Eine spätere Auslegungsgeschichte verwies auf das Johannesevangelium, wo Martha das erste Christuszeugnis im Evangelium ablegt und an anderer Stelle Jesus entgegengeht und ihm klagt, dass er zu spät zu ihrem kranken Bruder kommt, Maria aber im Hintergrund bleibt und weint. In diesem Kontext wurde ein anderes Bild von Martha entworfen. Doch sich nur auf den Gegensatz zwischen den beiden Schwestern zu konzentrieren wird der Geschichte nicht gerecht – vor allem im Hinblick auf die vorausgehende Erzählung vom Barmherzigen Samariter, bei der es um das Tun geht.
Zur historischen Einordnung schreibt Judith Hartenstein2: „Die Geschichte aus Lk10 kann das Wissen um zwei Schwestern bewahrt haben, die Jesus unterstützen und zu seinen Jüngerinnen und Jüngern gehören, aber selbst nicht mit ihm wandern. Die Selbstverständlichkeit des Umgangs zwischen Martha und Jesus und die Darstellung von Maria als Schülerin Jesu spricht jedenfalls für einen andauernden Kontakt, nicht für ein einmaliges Zusammentreffen.“
Zur Exegese
Hier gibt es nur wenige Unklarheiten. Interessant ist, dass die meisten Ausleger in V. 39 das „καὶ“ auslassen: Maria saß auch … Hier wäre die Frage, auf wen sich das „καὶ“ bezieht? Wenn es sich auf Martha bezieht, dann sind beide Rabbinerschülerinnen! Außerdem wird in diesem Vers „ἣ καὶ παρακαθίσασα παρὰ τοὺς πόδας τοῦ Ἰησοῦ …“ beschrieben, dass Maria keineswegs passiv dasitzt, sondern als aufmerksame Schülerin eines Rabbiners angesehen wird (vgl. Apg. 22,3).
+ + + + +
§ **Aufgabe**: Setze den Auszug über Martha und Maria im Lukasevangelium im Anschluss an seinen letzten Satz fort. Die Auflistung stammt aus einer anderen Quelle als der Auszug.

Einträge aus einem Datensatz:
+ + + + +
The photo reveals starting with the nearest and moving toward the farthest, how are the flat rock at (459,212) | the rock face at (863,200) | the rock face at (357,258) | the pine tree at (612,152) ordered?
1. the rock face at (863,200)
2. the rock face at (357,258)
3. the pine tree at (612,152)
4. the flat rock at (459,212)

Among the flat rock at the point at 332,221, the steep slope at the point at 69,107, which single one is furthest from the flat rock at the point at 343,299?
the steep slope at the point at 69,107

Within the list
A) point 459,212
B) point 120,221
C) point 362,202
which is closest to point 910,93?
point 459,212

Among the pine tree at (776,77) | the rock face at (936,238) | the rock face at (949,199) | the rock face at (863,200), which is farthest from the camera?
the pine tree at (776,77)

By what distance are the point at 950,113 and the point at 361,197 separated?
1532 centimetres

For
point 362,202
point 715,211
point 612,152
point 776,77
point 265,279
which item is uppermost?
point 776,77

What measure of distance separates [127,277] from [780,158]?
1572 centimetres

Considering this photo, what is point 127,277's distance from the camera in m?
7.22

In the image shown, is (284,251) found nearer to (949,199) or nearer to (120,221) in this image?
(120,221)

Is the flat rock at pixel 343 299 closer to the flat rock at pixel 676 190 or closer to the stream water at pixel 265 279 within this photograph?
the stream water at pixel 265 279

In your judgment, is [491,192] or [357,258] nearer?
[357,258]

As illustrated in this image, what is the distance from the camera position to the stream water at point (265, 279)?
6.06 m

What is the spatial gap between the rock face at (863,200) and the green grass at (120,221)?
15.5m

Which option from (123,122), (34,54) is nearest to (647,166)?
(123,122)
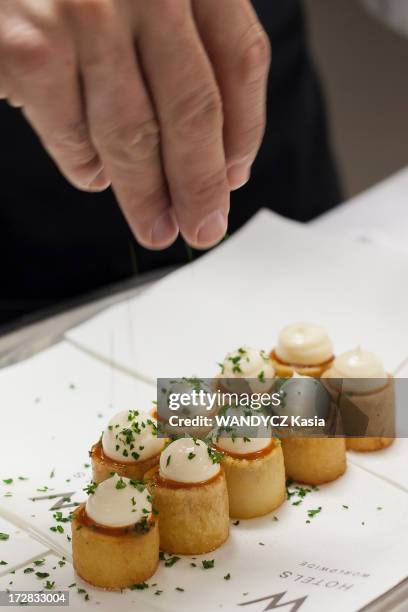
+ + + + +
§ **Lösung**:
Diskussionen gibt es um die Fassung V. 41: Die Form τυρβάζῃ („du bist besorgt“) wurde in Nestlé-Aland mit θορυβάζῃ wiedergegeben. Die wörtliche Übersetzung ist dann: „Martha, Martha, du bist um vieles besorgt und beunruhigt. V. 42 Eines aber ist nötig. Maria wählte nämlich das gute Teil aus, welches nicht von ihr weggenommen werden wird.“
Gedanken zur Predigt
Mir fiel dazu eine Szene nach einem Gottesdienst ein: Ein junger Mann berichtete einer Gruppe von Gottesdienstbesuchern voller Begeisterung von seinem Sabbath-Halbjahr und seinen Pilgererfahrungen auf dem Jakobusweg. Einer der Umstehenden kommentierte dann etwas spitz: „Tja, wenn man sich das heutzutage leisten kann …?“
Könnte es nicht sein, dass hinter der Diskussion um die sogenannte „Generation Z“ viele „Marthas“ stecken, die zu wenig Mut für das „Not-Wendige“ haben? Überanstrengte Menschen, die sich auf Versäumnisse und Schuld anderer festlegen, das Letzte geben, aber dabei das Gespür für den „guten Teil“ verloren haben und gleichzeitig andere Lebensentwürfe nur schwer ertragen können?
Ich höre die befreiende Botschaft dieser kleinen Geschichte darin, dass Jesus Martha zur Ruhe einlädt. Für Martha ist die Zeit gekommen innezuhalten. Deshalb stoppt Jesus sie eben dort, wo sie fast vor einem Zusammenbruch steht – wo sie nur in ihren vermeintlichen Aufgaben gefangen ist. Da versucht Jesus ihr zu sagen: Lass es … komm! Setzt Dich hin!
Es geht darum sich zu entscheiden, auswählen zu können, für das eine oder für das andere. Jetzt! In diesem Augenblick geht es darum, zuhören zu können, sich Zeit zu nehmen. Den Mut zu haben, sich Gottes Nähe auszusetzen – auch, wenn ich nicht weiß, was daraus entsteht.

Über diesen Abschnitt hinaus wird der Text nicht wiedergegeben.